Abigael, le père Archibald, le docteur et Maureen étaient inquiets. Depuis quelque temps, Murray avait perdu le goût de la vie. Il se morfondait, un plaid en tweed posé sur ses genoux. Les affaires, le négoce, rien, plus rien ne l’intéressait. Il se balançait du soir au matin sur son rocking-chair en osier, les yeux dans le vague. Tout juste s’il s’alimentait. Aby ne reconnaissait plus son mari ; de jovial et facétieux, il était devenu, morne, éteint… Le visage fermé, le regard dans le lointain, il hantait cette demeure désormais !
Maureen, intelligente et vive, s’était interrogée sur les causes de cette subite dépression. Elle croyait en connaître la raison !
Elle s’en ouvrit à sa tante
— Vous savez ma tante, tout cela à commencé le jour où mon bienfaiteur m’a déposé dans la charrette ; quand j’ai dit adieu à mes parents… Vous êtes devenus ma famille désormais… mon oncle était déjà bizarre ce jour-là. Il pensait que je dormais, j’étais juste assommée par la fièvre et le chagrin. Entre deux cahots je l’entendais, il parlait seul, il se lamentait… Il s’est même mis à pleurer ! Il tenait des propos incohérents… Qu’il ne pouvait avoir d’enfants ! Que c’était Dieu qui m’avait envoyée! Que toute cette misère qui s’étalait dans les rues du bas Liverpool lui était devenue insupportable ! Que si Dieu le voulait, il ne boirait plus une goutte d’alcool ! J’ai entendu le docteur qui le disait hier… le spleen peut être dû à l’arrêt brutal du gin et du whisky !
Abigael regardait avec dévotion cette enfant si intelligente. Dieu ou la nature n’étaient pas justes. À certains, il refusait la richesse, mais accordait une myriade de gosses qu’ils ne pouvaient nourrir… à ceux qui en avaient les moyens financiers, ils leur interdisaient d’être parents… Maintenant que cette fillette était rentrée dans leur vie… Non, elle ne supportait pas… Faisant fi des conseils du pasteur et du praticien elle décida qu’il était temps de bousculer son homme.
— Tu es adorable Maureen ! Tu es un soleil ! Je vais te demander à toi au père Archibald et au bon docteur de quitter cette pièce.

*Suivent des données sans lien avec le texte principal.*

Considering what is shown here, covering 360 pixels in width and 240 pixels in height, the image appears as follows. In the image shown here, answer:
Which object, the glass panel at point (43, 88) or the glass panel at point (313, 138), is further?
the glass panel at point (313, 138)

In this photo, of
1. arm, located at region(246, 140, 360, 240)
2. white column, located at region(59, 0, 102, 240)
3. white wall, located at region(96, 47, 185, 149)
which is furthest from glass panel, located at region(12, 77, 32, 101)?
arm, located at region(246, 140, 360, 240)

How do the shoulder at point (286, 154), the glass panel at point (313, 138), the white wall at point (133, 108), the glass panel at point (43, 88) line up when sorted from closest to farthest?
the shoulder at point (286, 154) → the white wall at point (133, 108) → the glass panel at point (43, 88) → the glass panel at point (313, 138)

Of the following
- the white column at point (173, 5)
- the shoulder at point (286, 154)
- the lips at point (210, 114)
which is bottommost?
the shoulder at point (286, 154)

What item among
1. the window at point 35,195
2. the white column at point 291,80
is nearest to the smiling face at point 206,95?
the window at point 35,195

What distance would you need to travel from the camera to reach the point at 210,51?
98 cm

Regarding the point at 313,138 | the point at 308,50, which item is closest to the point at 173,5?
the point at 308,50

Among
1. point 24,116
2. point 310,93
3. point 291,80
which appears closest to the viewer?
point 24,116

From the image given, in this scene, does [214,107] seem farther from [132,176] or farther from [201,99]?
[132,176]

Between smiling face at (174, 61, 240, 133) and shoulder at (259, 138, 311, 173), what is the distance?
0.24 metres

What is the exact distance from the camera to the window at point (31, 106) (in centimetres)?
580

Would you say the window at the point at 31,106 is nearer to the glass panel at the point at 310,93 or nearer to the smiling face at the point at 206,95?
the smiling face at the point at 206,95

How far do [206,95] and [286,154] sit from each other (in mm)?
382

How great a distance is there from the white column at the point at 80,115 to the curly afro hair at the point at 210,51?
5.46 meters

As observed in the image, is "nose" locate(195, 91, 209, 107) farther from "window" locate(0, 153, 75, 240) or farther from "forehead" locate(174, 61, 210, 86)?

Vous sortez et vous fermez cette porte, je vais causer avec mon mari. La comédie a assez duré.
Alors, la lourde du salon tout juste poussée, un déluge, un violent orage s’abattirent sur le cottage !
— Debout, Murray ! debout ! Un homme, ça se tient droit ! Un homme, ça prend ses responsabilités ! Si tu as des soucis des problèmes, tu m’en parles ! Cesse de te retrancher derrière ce regard vide ! Affronte la réalité, ou bien tu auras affaire à moi ! DEBOUT ! ALLEZ HOP ! LÈVE-TOI !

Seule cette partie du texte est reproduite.